:: Scene question records ::
## start
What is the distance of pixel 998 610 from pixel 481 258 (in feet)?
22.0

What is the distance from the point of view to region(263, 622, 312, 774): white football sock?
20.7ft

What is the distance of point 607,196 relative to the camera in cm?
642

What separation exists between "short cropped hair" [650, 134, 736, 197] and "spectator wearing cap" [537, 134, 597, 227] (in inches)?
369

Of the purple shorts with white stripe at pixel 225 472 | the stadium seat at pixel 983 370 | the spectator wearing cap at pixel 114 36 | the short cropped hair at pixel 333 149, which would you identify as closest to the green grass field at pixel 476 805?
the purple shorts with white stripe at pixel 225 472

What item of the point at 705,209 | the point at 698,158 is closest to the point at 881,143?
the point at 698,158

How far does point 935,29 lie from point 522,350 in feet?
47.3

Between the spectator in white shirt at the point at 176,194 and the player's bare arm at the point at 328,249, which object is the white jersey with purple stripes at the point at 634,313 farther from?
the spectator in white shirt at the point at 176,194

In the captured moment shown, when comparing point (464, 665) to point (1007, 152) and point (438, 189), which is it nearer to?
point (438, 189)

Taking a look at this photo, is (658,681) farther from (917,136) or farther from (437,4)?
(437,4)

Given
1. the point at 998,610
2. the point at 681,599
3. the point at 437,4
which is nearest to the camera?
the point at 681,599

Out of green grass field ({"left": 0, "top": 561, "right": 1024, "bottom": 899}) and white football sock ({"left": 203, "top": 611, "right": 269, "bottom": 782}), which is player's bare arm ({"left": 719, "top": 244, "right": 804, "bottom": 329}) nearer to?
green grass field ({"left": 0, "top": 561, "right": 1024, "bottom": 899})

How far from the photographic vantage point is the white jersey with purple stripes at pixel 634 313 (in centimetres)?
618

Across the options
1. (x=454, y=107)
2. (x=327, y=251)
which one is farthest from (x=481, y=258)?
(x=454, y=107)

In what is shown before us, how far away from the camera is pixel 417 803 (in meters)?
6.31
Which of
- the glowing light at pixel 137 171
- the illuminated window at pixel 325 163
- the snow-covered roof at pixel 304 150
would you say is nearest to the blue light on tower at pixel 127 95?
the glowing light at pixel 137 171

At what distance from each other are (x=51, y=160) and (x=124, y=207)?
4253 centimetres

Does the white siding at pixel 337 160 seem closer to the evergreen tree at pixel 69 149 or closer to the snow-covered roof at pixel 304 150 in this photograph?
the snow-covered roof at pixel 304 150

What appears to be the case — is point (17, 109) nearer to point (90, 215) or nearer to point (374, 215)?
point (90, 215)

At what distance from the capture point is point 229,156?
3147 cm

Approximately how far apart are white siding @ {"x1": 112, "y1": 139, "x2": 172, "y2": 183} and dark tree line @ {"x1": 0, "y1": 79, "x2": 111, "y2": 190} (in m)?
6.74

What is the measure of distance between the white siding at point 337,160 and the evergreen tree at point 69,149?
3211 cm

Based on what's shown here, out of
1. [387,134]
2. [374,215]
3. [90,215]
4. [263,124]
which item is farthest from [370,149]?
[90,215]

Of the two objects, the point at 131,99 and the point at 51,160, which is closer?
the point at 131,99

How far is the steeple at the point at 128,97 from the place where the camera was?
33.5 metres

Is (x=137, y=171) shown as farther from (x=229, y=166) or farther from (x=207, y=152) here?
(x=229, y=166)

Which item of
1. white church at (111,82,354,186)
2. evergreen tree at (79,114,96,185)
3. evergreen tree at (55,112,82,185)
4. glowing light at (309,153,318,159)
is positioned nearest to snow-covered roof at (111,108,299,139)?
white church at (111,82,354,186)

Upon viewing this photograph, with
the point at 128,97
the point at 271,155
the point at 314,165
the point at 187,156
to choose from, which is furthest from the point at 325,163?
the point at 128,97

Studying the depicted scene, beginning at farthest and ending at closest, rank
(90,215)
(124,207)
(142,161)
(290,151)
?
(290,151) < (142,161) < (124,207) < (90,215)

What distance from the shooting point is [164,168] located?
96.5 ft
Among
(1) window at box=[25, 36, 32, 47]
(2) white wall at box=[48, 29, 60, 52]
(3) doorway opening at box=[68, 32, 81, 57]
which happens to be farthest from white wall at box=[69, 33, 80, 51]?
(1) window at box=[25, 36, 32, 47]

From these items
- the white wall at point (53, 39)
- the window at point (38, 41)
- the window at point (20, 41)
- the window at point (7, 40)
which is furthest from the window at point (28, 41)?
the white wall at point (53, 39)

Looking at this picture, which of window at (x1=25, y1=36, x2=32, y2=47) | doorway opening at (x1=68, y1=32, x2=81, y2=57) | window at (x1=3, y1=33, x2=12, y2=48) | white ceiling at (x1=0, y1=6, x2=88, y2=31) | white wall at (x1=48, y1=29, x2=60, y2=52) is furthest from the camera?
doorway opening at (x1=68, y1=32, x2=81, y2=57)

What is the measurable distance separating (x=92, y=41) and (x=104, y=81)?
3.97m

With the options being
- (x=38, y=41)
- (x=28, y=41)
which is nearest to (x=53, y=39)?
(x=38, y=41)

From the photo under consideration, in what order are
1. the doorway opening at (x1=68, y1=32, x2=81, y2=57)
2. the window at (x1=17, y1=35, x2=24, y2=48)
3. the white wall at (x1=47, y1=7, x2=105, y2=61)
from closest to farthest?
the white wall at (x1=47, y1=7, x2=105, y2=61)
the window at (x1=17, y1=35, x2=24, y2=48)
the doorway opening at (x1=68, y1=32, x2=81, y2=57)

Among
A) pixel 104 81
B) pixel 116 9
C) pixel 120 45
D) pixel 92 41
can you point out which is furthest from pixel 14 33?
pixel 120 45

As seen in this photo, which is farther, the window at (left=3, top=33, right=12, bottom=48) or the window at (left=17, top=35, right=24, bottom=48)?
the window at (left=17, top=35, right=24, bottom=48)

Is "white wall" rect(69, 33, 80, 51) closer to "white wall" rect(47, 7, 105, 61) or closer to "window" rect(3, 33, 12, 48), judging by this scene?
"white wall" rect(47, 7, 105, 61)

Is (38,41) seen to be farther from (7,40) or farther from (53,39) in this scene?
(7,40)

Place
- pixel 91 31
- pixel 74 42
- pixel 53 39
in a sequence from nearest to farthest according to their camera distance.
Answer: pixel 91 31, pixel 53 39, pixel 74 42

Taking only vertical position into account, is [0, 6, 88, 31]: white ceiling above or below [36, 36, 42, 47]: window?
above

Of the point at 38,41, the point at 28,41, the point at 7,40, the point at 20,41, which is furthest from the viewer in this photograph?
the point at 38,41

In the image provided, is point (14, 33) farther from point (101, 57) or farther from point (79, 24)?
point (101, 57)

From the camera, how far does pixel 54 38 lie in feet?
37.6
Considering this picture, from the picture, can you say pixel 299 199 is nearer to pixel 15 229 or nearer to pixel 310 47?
## end
:: Problem to work on ::
Please copy the lines of the material above word for word, starting at the line that contains "Based on what's shown here, out of" and ending at the line that contains "33.5 metres", with both of those lines included.

:: Result for this exercise ::
Based on what's shown here, out of
1. [387,134]
2. [374,215]
3. [90,215]
4. [263,124]
which item is farthest from [370,149]?
[90,215]

Of the two objects, the point at 131,99 and the point at 51,160, which is closer?
the point at 131,99

How far is the steeple at the point at 128,97 from the place where the camera was?
33.5 metres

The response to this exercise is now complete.